03 Settembre 2026

Giovedì 17 e venerdì 18 settembre a Pollenzo una conferenza internazionale su cibo, memoria, trasmissione di saperi e identità tra le generazioni
Partecipano alla conferenza studiosi e ricercatori da prestigiose università internazionali: Yale, Sorbona, Durham, Duke, Coimbra, California.

Università di Scienze Gastronomiche, Pollenzo | 17–18 settembre 2026

In che modo ricordiamo attraverso il cibo? E che cosa possono dirci il cucinare, il mangiare, i sapori, la fame e la convivialità sui modi in cui il passato continua ad abitare il presente?

Il 17 e 18 settembre 2026, l’Università di Scienze Gastronomiche ospiterà il convegno internazionale Food and Memory: Practices, Narratives, and Afterlives of the Past, che riunirà studiose e studiosi di discipline differenti e delle università più prestigiose (Yale, Sorbona, Durham, Duke, Coimbra, California) per esplorare il cibo come luogo privilegiato del ricordare.

Il convegno prende le mosse dall’idea che il cibo sia molto più di un nutrimento, di una tradizione culturale.
Le pratiche quotidiane di preparazione e condivisione del cibo possono funzionare come archivi incorporati, trasmettendo esperienze, identità, legami e storie da una generazione all’altra.
Allo stesso tempo, il cibo può rendere visibili esperienze difficili da narrare: la fame e la privazione, lo sradicamento e l’esilio, il colonialismo e la guerra, così come il silenzio, la perdita e il trauma storico. Il cibo, ancora, svela gli orizzonti della geografia umana, di un immaginario collettivo, le forme della mobilità, le strategie per superare ostacoli, barriere, confini e guerre.

Se i food studies hanno da tempo indagato questioni legate all’identità, alla migrazione e al patrimonio, e i memory studies hanno esplorato la trasmissione e le eredità del passato, il dialogo sistematico tra questi due ambiti rimane ancora relativamente limitato.

Il convegno intende mettere in relazione queste prospettive, interrogandosi non soltanto su come il cibo conservi le memorie, ma anche intraprendendo una nuova traiettoria interpretativa: ossia indagando come i ricordi vengano trasformati, contestati, dimenticati, reinterpretati ed ereditati attraverso il cibo.

Nel corso di sette panel, i partecipanti esploreranno il rapporto tra cibo e memoria della Shoah; le eredità degli imperi e il cibo nelle istituzioni; pratiche incorporate e rituali; memorie transnazionali del cibo italiano; cibo ed eredità della guerra; cucine diasporiche, genere ed eredità; e cibo, esilio, migrazione e appartenenza.
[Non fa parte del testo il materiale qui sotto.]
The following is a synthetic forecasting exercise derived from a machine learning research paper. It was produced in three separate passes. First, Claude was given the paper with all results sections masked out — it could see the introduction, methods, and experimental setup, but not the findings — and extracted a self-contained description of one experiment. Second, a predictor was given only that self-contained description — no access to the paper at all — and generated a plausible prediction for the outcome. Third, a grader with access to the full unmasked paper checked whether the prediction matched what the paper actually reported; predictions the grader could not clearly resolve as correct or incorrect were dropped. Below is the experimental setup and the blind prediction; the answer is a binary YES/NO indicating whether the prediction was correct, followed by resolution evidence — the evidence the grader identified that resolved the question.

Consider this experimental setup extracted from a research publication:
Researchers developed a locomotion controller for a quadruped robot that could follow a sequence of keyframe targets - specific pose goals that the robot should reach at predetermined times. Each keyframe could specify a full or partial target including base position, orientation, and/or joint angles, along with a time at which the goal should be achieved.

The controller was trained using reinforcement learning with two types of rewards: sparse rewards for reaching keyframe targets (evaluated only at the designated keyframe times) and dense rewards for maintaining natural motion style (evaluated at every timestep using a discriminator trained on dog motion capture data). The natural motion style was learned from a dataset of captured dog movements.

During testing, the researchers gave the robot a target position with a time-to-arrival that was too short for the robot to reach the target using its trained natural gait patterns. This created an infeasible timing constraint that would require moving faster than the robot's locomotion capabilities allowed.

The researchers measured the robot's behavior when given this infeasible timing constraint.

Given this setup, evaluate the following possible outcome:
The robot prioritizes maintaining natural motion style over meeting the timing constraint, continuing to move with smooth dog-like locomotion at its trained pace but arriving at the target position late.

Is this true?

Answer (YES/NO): YES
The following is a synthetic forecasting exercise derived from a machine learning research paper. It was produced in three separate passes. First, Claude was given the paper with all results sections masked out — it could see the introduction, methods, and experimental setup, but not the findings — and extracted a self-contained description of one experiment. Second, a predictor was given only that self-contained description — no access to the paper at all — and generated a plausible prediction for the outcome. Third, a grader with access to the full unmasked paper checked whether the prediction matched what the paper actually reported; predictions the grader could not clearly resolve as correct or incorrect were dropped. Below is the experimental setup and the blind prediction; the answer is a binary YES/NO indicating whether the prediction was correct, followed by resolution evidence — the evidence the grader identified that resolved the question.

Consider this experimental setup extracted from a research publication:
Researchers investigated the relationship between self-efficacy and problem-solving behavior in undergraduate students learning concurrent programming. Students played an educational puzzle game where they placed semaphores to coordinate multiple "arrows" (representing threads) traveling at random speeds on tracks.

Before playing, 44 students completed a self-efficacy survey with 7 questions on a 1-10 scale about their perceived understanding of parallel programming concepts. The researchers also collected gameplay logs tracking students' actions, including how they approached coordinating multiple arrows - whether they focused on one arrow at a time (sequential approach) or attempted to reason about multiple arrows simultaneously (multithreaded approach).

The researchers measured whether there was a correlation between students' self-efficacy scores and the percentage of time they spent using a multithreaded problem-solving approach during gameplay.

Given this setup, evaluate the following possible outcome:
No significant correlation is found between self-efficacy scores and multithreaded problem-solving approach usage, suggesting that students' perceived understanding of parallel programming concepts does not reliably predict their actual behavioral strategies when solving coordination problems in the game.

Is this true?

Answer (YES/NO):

Attraversando periodi storici e contesti geografici diversi – dall’Europa e dal Mediterraneo all’Asia, all’Africa e alle comunità diasporiche – gli interventi analizzeranno il cibo attraverso fonti orali, narrazioni familiari, pratiche domestiche, letteratura e media, cultura materiale e gesti quotidiani del cucinare e del mangiare.

Il convegno ospiterà due keynote lectures di Alessandro Portelli, il cui percorso di ricerca ha profondamente segnato il campo della storia orale, e Marianne Hirsch, il cui influente lavoro sulla postmemory ha trasformato lo studio della memoria intergenerazionale.

Nel loro insieme, le due giornate invitano a considerare il cibo non semplicemente come qualcosa attraverso cui il passato viene conservato, ma come uno spazio in cui il passato viene continuamente ricordato, incorporato, negoziato e rielaborato.